O teatro terminava, vinha a ficha técnica - porventura autoria ou adaptação de Alice Ogando ou Odette de Saint-Maurice, certamente as vozes de Jorge Alves, Manuel Lereno, Carmen Dolores, Rui de Carvalho, Eunice Muñoz ou Canto e Castro... nos papéis de -, mas a nossa mãe só desligava depois do "Samuel Dinis ensaiou", que era mesmo o fim, e o rádio dizia "Denis", que ainda era mais mágico. Trocávamos boas-noites dum lado para o outro do tabique. "Agora vamos dormir", mandava a nossa mãe, e nós apertávamo-nos aos cobertores, contentes pela soirée e mortinhos por obedecer, que de manhã havia escola.

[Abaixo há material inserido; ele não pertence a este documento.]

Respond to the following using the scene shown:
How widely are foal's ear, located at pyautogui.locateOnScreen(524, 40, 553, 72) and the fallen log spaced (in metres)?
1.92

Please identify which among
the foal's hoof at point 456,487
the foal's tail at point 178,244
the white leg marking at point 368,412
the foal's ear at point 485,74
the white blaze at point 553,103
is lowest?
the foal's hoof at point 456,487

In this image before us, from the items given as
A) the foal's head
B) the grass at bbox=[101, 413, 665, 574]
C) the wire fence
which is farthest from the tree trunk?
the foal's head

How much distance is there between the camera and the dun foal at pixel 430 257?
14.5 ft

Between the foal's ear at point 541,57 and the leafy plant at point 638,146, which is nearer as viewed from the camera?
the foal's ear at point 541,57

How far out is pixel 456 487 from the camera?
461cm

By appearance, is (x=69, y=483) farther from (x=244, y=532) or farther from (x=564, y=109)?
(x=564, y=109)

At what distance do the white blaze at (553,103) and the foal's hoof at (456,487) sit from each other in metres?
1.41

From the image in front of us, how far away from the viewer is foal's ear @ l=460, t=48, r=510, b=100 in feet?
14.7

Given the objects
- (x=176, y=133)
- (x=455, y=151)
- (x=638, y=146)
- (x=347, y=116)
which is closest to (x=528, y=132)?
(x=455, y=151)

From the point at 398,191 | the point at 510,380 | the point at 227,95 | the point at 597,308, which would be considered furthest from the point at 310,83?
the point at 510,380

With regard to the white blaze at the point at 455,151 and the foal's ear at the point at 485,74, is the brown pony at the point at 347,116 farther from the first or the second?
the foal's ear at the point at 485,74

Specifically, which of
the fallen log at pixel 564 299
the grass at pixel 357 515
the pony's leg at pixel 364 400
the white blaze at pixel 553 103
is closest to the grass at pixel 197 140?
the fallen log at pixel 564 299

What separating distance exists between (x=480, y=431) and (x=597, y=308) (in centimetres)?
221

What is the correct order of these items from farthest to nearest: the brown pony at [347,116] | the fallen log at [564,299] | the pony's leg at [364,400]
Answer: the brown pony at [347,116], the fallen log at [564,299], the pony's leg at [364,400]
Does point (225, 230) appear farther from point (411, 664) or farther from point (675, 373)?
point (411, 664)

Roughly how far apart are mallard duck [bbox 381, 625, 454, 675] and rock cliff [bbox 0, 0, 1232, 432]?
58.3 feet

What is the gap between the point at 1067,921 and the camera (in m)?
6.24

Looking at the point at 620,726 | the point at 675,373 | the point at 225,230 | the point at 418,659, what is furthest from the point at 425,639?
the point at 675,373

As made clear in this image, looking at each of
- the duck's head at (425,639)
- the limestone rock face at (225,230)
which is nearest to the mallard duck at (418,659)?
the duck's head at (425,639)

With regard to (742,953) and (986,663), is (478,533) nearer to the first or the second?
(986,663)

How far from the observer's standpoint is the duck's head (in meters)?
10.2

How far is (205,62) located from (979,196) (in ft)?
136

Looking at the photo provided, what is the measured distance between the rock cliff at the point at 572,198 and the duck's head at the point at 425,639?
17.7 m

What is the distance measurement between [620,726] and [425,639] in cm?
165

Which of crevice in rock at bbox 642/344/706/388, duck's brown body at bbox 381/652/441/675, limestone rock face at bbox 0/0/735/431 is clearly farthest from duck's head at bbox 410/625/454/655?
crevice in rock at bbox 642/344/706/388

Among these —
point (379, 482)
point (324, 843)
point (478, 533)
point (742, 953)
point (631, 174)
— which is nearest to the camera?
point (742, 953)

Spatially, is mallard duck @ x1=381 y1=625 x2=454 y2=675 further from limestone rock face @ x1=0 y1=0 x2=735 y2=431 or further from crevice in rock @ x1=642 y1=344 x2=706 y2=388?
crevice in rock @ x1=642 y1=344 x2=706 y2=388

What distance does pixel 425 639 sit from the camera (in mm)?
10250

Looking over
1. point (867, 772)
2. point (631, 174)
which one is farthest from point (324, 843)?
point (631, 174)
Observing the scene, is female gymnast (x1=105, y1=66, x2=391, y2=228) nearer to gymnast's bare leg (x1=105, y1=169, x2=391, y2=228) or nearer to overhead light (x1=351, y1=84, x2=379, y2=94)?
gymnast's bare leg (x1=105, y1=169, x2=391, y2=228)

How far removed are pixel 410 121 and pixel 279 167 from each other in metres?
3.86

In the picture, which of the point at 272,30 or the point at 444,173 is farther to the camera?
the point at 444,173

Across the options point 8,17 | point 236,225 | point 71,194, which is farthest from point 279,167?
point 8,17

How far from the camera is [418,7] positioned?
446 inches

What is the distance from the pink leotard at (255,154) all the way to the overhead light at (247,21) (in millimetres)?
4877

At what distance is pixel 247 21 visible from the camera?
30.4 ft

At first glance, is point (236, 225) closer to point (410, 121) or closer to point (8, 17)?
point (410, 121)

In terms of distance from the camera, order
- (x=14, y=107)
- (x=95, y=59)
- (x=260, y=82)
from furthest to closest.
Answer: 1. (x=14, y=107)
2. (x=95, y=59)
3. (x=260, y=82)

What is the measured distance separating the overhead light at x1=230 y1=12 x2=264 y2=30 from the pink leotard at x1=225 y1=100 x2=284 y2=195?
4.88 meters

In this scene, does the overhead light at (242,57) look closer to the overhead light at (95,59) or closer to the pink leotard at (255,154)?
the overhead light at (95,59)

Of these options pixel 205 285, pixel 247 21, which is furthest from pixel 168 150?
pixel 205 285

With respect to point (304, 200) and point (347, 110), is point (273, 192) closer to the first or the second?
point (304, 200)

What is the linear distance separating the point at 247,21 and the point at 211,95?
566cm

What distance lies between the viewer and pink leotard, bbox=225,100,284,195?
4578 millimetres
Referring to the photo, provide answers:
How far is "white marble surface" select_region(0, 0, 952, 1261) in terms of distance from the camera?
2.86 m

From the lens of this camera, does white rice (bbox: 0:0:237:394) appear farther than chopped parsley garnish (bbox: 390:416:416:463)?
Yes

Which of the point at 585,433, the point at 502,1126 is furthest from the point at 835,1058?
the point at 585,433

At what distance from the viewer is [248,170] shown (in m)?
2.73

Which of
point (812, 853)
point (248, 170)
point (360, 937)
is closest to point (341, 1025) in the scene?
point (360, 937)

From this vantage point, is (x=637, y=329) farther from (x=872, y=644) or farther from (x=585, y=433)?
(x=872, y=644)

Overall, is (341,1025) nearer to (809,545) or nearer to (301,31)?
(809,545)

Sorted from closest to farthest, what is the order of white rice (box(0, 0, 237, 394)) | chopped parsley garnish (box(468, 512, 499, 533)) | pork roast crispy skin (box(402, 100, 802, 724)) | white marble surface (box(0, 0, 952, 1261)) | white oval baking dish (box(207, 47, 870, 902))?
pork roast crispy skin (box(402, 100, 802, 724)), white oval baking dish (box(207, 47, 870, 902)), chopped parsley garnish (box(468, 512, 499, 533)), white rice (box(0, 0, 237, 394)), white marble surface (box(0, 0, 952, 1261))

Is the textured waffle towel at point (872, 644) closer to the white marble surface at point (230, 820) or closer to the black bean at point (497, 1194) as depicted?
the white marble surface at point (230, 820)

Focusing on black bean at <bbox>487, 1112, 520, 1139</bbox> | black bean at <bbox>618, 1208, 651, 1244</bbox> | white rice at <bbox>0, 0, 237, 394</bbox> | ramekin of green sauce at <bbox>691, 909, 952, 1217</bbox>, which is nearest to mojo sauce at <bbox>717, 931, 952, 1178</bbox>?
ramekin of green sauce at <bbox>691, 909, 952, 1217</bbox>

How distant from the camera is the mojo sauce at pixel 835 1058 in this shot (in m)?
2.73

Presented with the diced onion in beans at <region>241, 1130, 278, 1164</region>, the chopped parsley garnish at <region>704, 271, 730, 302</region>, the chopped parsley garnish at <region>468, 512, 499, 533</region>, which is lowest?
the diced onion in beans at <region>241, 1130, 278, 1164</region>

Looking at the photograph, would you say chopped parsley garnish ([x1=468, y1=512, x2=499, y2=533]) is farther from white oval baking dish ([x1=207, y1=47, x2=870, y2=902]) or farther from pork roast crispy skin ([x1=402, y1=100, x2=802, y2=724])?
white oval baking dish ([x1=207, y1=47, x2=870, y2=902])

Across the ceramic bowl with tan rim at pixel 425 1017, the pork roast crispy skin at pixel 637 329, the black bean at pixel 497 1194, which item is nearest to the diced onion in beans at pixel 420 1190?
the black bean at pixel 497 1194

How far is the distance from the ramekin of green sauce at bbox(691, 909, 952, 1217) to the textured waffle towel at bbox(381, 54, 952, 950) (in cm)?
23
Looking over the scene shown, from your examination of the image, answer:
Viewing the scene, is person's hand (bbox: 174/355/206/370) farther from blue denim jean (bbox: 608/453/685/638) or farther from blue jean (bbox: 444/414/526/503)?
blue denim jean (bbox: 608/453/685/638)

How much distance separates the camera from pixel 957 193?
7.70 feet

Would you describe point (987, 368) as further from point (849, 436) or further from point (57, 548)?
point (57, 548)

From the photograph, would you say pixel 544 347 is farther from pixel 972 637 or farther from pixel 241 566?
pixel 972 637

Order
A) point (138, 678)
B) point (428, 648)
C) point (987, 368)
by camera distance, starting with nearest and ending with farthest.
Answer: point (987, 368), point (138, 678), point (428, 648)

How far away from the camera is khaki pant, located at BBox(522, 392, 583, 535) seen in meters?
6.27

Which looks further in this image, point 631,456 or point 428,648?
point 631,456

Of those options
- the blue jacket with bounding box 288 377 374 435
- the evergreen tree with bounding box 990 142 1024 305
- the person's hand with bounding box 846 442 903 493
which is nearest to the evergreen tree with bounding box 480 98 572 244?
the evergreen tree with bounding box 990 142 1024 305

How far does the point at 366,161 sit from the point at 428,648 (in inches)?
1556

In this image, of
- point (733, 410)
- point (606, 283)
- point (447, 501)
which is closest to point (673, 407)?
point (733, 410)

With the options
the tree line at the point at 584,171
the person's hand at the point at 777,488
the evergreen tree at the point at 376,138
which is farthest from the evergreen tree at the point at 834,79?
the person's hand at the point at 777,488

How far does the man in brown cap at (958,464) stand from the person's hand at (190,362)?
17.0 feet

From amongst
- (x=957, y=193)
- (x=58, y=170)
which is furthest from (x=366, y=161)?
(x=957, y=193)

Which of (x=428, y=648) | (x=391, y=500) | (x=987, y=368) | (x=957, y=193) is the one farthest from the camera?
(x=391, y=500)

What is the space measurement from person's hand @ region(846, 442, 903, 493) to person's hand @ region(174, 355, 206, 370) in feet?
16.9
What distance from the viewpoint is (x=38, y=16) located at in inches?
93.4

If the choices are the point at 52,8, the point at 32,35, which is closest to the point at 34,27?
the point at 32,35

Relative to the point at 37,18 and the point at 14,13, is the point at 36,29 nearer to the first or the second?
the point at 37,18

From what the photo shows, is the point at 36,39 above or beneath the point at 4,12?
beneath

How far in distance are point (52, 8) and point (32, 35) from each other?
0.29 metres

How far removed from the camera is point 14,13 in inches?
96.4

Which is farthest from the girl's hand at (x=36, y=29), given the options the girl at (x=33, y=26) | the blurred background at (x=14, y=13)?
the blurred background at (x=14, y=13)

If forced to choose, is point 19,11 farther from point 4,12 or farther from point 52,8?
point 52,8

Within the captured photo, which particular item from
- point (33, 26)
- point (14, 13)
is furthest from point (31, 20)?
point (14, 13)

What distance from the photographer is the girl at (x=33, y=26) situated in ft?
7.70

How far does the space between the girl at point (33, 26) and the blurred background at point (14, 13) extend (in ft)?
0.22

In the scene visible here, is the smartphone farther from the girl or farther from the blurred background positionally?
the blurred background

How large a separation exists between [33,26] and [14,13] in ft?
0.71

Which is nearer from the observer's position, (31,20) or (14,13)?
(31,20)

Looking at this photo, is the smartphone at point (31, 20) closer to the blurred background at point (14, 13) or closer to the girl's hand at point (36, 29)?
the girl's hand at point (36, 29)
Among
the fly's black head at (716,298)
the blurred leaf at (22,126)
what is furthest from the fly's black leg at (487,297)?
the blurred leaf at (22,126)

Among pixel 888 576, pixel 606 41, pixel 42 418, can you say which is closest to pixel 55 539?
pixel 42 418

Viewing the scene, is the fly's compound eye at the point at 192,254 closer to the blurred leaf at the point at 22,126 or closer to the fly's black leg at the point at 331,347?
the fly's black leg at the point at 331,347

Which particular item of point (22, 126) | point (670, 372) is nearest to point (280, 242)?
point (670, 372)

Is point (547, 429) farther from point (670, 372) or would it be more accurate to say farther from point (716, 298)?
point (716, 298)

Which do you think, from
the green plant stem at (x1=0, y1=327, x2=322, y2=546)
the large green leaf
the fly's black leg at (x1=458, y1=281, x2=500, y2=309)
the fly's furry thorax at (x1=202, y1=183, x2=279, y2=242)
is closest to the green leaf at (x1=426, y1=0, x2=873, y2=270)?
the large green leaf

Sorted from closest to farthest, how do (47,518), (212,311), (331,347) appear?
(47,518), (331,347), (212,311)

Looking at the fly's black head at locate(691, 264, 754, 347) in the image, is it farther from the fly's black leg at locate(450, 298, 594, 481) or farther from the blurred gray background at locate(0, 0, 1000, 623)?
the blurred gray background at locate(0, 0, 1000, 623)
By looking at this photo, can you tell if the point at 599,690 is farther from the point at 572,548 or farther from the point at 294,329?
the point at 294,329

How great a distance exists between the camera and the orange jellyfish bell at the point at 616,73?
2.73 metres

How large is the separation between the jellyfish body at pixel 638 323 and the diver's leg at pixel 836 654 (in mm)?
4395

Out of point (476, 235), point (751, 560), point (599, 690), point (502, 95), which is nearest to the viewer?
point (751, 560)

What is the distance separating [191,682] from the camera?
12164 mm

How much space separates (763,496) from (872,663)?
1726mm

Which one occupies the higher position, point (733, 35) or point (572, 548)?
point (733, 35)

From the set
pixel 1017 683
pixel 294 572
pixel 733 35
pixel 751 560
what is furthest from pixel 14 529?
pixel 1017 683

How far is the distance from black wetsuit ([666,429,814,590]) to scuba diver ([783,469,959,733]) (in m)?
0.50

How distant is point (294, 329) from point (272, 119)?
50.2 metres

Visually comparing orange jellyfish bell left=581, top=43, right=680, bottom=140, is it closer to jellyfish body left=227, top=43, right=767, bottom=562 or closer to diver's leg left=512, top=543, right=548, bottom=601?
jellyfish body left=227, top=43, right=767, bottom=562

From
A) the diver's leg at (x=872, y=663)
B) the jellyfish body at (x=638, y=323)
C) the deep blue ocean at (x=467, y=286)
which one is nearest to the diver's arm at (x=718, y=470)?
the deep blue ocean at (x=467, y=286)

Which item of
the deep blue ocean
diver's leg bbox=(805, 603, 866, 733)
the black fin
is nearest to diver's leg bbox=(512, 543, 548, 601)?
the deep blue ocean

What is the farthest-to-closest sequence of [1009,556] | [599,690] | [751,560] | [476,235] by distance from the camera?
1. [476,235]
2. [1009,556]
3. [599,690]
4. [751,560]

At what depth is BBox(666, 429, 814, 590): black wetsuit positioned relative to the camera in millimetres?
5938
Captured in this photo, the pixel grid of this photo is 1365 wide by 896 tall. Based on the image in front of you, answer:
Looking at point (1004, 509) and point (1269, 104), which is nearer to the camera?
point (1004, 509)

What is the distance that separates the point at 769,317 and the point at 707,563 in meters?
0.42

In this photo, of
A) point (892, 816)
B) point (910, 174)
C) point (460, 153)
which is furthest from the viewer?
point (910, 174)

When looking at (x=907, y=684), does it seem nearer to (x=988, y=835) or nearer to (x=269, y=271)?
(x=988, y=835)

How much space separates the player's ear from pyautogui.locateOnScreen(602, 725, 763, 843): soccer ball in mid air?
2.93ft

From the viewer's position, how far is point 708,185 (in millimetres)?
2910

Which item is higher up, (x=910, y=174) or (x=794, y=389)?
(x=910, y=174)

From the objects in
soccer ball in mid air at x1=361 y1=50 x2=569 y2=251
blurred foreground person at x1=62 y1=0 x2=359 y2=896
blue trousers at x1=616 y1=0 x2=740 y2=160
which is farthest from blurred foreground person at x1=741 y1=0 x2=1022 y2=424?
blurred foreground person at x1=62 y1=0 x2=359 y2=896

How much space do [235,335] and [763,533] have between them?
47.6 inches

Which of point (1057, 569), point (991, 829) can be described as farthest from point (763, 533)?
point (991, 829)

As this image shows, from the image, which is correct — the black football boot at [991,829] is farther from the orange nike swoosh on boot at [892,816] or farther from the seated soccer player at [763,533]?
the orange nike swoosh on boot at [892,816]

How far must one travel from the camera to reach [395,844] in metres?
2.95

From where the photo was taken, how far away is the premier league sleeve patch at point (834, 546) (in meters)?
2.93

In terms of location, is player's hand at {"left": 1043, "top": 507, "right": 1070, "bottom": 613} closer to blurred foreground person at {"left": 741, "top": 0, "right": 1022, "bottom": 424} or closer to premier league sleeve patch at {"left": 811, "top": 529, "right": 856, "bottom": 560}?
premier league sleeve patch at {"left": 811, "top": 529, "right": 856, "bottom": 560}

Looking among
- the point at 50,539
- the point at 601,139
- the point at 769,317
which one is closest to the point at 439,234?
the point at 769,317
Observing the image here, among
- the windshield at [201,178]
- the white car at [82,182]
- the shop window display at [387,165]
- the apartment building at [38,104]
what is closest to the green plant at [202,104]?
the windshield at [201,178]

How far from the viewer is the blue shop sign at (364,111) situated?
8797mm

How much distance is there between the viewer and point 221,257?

Todas as noites. Cinco ou dez minutos passados, a minha mãe dava um toquezinho na parede e perguntava, numa voz de embalar:
- Estais a dormir?
- Eu estou - respondia sempre eu.
- Lindo menino - dizia a minha mãe. E eu adormecia feliz.

quinta-feira, 2 de abril de 2026

Antes que seja crime

Domingo Inteiro
Está em cima da mesa. Passar a chamar Domingo Inteiro ao velho Domingo Gordo, para evitar melindres. Como com o leite.

Reuniram-se em segredo - disfarçados, desconfiados, culpados e urgentes. Uma candeia sigilosa e tremelicante alumiava resumidamente o silêncio. Clandestinos no fim do tempo, sentaram-se à volta de uma generosa vitela assada à moda de Fafe. Antes que seja crime.

Jesus Cristo morreu em Fafe

A última ceia
Português, desempregado, 45 anos de idade. Quando finalmente conseguiu um "part-time" como homem-sanduíche, chegou a casa e deu-se de comer aos filhos.

As coisas em que a gente acredita quando é miúdo! Eu, por exemplo, acreditava piamente que o Menino Jesus era português, nosso - morra já aqui se estou a mentir. Eu ia à missa, ajudava à missa, ouvia com gosto aqueles bocadinhos de Bíblia cheios de aventuras e fazia a conexão que se impunha: se Nossa Senhora é de Antime, se São José é no Lombo, se os pastorinhos são de Fátima e a Samaritana é de Coimbra, se o Moisés é de Fafe e o Abraão também, se o João Baptista tem altifalantes e faz funerais, se os apóstolos são todos portugueses, sobretudo pescadores da Póvoa e Matosinhos, é só ver os nomes - João e Tiago, filhos de Zebedeu, Pedro, André, Filipe, Mateus, Tomé, Bartolomeu e por aí fora, nomes assim podiam ter jogado no Varzim ou no Leixões -, se o Jordão é em Guimarães e o Calvário é à beira do posto da Polícia de Viação e Trânsito e do Hotel, se a Avenida de Roma é em Lisboa, se Nazaré e Belém são obviamente em Portugal, se Damasco é alperce, se até o Espírito Santo somos nós que o pagamos, então o Menino Jesus também é daqui, aqui nasceu e cresceu, por aqui andou, faleceu e ressuscitou, também é português, um de nós. Deus é nosso. Se Deus quiser, até joga pela Selecção. Era o que eu pensava. Já grande, e após alguns anos de desengano e reeducação religiosa no seminário, passei a olhar com um certo carinho e determinada melancolia para esta minha crença infantil e patriótica. Depois veio Cavaco Silva, em 2006, e eu, após profunda reflexão, deixei finalmente de acreditar, regra geral. Dediquei-me à exegese, à hermenêutica, à toponímia, à topogígia, à geografia e à natação sincronizada sob chuveiro, sem ofensa para os presentes e apenas aos terceiros sábados de cada mês, de três em três meses, dez minutos antes de me deitar. E felizmente não é hoje.